To me it seems that the overwhelming majority of children conceived even after 35 are all healthy and fine. That is, >99% on autism, >98% on chromosome disorders. The risk of miscarriage is relevant. All these considered, I believe this evidence means people should likely not be too worried whether they are already too old to have kids.

Whether or not having kids earlier might still be better, while accounting for the costs on one's career or business, etc. is another discussion, particularly when thinking of large numbers of people. However, AFAIK a lot of people already want to conceive while they are young, and I'm not sure whether people considering trying kids can significantly be swayed one way or another by this evidence alone.

(comment edited: missed the link at first sight)

The "sharp increase or risks" seems correct but is a bit misleading.

For paternal risks, there is indeed an big relative increase "14% higher odds of premature birth" (https://www.bmj.com/content/363/bmj.k4372). But in absolute terms, I would not think of the increase as huge: from ~6% ( based on quick googling) to ~6*1.14=6.84%.

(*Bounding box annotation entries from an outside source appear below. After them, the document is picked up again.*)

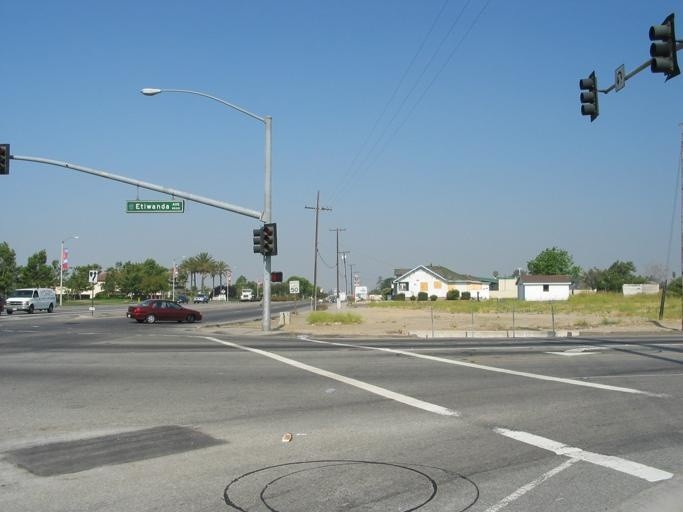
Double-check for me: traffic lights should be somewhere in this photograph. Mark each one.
[577,69,600,122]
[0,144,9,175]
[645,11,681,83]
[251,228,261,254]
[260,223,276,256]
[270,272,281,283]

IMO ~1% increase in risks is not something to be concerned about.

Not sure if you saw the full post at the link, but some absolute risks, such as for miscarriage, are much higher. And for me personally a 1% risk of having a child with a serious mental disability is really scary. Perhaps not for you.

Down syndrome

I believe down syndrome is caused by a chromosome disorder, which is covered in the blog post. Risk does indeed rise sharply with maternal age past ~35.